I remember a time when I went to my prayer room to spend time alone with my Father, and a strong sense of the enemy entered the atmosphere. This presence that wasn’t supposed to be there was interrupting my time. At that moment, I also sensed that my Father was not happy with what was transpiring.

Now, some may find my experience unusual, but I am undeterred by such thoughts. I know what I experienced. In the moment of my Father’s disapproval, I boldly declared, “Devil, if I were you, I would flee from here because you’ve made my Father angry.”

Immediately, the atmosphere was clear, and I continued with my fellowship time. It was sweet and powerful, and answers to prayer came out of that time.

It is the place of an intimate, active relationship where strong faith happens.  For instance, we read:

Hebrews 11:17 By faith Abraham, when he was tested, offered up Isaac, and he who had received the promises offered up his only begotten son, 18 of whom it was said, “In Isaac, your seed shall be called,” 19 concluding that God was able to raise him up, even from the dead, from which he also received him in a figurative sense.

Interestingly, this is speaking of the greatest challenge Abraham ever had to face in his life.  Abraham needed a strong faith to press through this challenge.  We see how this describes the faith Abraham had, but we need to inquire about where such a faith sprang forth from.

Abraham had been in fellowship with God, and much of that fellowship centered around the promise of Isaac as the promised child. Destiny and the future hinged on this boy, and yet this very strange request from God came to Abraham.

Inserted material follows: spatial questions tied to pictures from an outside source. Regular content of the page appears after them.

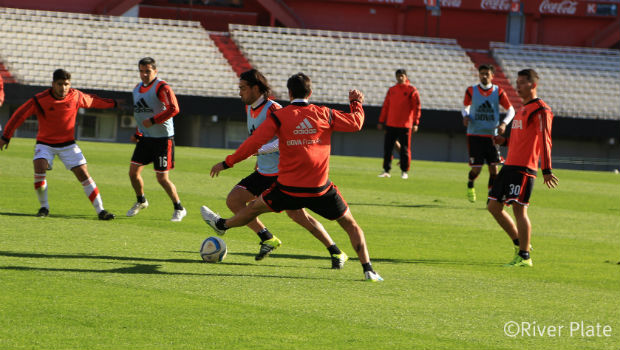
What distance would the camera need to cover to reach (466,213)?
49.7 feet

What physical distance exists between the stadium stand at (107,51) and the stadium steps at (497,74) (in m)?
12.5

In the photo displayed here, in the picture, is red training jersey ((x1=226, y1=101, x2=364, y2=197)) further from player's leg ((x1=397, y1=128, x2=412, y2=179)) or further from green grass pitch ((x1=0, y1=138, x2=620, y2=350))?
player's leg ((x1=397, y1=128, x2=412, y2=179))

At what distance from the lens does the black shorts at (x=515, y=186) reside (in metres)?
9.63

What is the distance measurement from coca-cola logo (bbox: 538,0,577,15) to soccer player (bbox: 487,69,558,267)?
128ft

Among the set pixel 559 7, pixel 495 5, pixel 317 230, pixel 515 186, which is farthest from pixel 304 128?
pixel 559 7

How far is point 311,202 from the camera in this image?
7.94m

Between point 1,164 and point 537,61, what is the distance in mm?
30114

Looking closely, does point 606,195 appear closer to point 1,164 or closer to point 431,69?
point 1,164

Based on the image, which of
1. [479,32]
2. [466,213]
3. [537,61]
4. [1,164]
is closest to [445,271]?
[466,213]

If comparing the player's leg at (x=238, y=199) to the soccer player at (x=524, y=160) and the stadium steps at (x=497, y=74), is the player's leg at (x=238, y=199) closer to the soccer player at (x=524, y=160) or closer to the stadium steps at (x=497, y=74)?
the soccer player at (x=524, y=160)

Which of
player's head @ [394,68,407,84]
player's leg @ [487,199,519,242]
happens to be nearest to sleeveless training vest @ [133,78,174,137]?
player's leg @ [487,199,519,242]

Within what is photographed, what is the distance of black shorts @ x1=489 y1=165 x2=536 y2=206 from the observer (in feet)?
31.6

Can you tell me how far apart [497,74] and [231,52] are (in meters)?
12.8

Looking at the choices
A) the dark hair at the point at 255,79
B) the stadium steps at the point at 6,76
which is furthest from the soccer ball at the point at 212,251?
the stadium steps at the point at 6,76
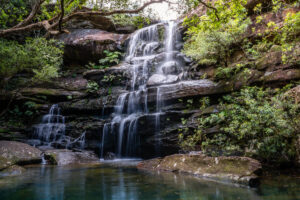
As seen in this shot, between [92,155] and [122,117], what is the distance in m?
2.70

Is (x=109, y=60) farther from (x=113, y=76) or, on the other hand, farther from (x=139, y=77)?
(x=139, y=77)

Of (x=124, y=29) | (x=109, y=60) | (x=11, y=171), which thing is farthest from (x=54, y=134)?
(x=124, y=29)

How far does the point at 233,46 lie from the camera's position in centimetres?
1048

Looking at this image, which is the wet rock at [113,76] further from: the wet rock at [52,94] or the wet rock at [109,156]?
the wet rock at [109,156]

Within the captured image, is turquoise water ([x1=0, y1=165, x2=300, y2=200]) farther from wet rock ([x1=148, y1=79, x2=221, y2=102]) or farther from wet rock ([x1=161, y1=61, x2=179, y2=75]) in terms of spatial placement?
wet rock ([x1=161, y1=61, x2=179, y2=75])

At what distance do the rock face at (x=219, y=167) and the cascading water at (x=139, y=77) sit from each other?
12.5 feet

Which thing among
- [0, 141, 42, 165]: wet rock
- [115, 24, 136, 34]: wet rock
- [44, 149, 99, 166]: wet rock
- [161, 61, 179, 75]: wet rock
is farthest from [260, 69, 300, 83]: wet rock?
[115, 24, 136, 34]: wet rock

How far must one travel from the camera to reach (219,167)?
14.4 feet

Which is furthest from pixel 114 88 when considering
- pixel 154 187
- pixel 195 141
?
pixel 154 187

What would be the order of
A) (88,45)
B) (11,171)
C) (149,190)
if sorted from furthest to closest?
(88,45) < (11,171) < (149,190)

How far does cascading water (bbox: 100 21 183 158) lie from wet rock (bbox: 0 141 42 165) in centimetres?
322

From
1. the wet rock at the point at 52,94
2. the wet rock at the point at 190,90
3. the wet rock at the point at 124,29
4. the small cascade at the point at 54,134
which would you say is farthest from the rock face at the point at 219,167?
the wet rock at the point at 124,29

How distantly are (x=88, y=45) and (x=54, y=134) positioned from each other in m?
8.87

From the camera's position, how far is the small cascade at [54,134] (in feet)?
34.6
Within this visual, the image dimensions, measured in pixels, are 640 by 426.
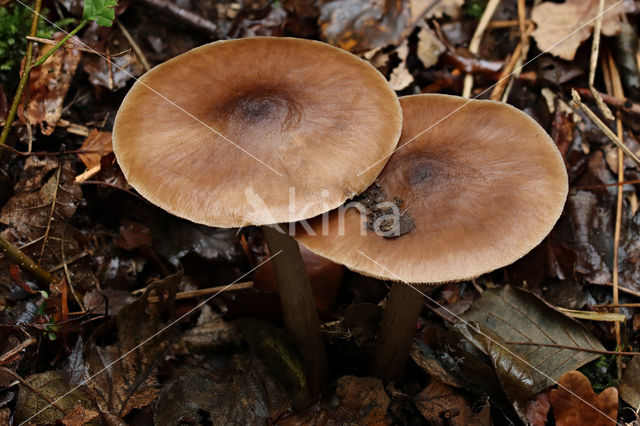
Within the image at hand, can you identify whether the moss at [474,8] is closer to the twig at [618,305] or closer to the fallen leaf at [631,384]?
the twig at [618,305]

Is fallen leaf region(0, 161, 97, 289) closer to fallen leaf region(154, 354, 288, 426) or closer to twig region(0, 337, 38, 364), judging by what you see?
twig region(0, 337, 38, 364)

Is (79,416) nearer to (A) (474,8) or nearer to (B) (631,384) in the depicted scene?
(B) (631,384)

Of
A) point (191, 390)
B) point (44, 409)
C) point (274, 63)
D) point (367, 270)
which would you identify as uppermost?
point (274, 63)

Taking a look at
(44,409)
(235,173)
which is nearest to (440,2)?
(235,173)

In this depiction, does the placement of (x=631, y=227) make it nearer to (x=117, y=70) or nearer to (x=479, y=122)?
(x=479, y=122)

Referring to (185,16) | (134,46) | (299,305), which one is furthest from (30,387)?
(185,16)

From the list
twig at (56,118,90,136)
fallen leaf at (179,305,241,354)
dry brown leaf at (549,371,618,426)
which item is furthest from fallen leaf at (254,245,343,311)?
twig at (56,118,90,136)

Abraham knew how to hear God because Abraham was in a real relationship with God.

We discover that Abraham could follow through in obedience to God with this request because he had faith rooted in a certain type of reasoning based on what he had come to know about God.

Abraham concluded that God could raise Isaac up, even from the dead.  Abraham was so convinced that God would keep His word of promise to him that he could follow through with whatever God asked of him, even if it looked like it might bring an end to the promise he had received from God.  It was not so much merely resurrection itself that Abraham believed.  It was that God would bring about a resurrection in order to keep His word of promise.

Abraham’s faith was grounded in who God is to him.  Abraham knew God, and as a result, Abraham was able to bring forth an obedience to God that exceeded the rational of most people.  Abraham walked in a strong faith because he had a strong relationship with God and had come to know God on a deep level. Abraham’s relationship with God was not based on ideas about God that he could not argue against.  Abraham was truly convinced of the things God had revealed to Abraham about Himself.  For this reason, when something that would not make sense in the natural came up, Abraham was still able to push forward in a strong faith, knowing God would be true to who He was, and all would come out according to the first promise that was made.

Knowing God personally beyond a mere cerebral approach matters.  Merely knowing things about Him based on what others have said does not empower strong faith.  Knowing Him based on Him intimately revealing Himself is what it takes to have strong faith.  This is His invitation to taste and see that He is good and to spend time with Him with the purpose of getting to know Him even better.

If you desire a strong faith, then I would encourage you to invest in the call to taste and see that He is good and make spending time with Him your highest priority in this life.  This world needs to see a strong faith alive in the church, and it begins with each of us as believers.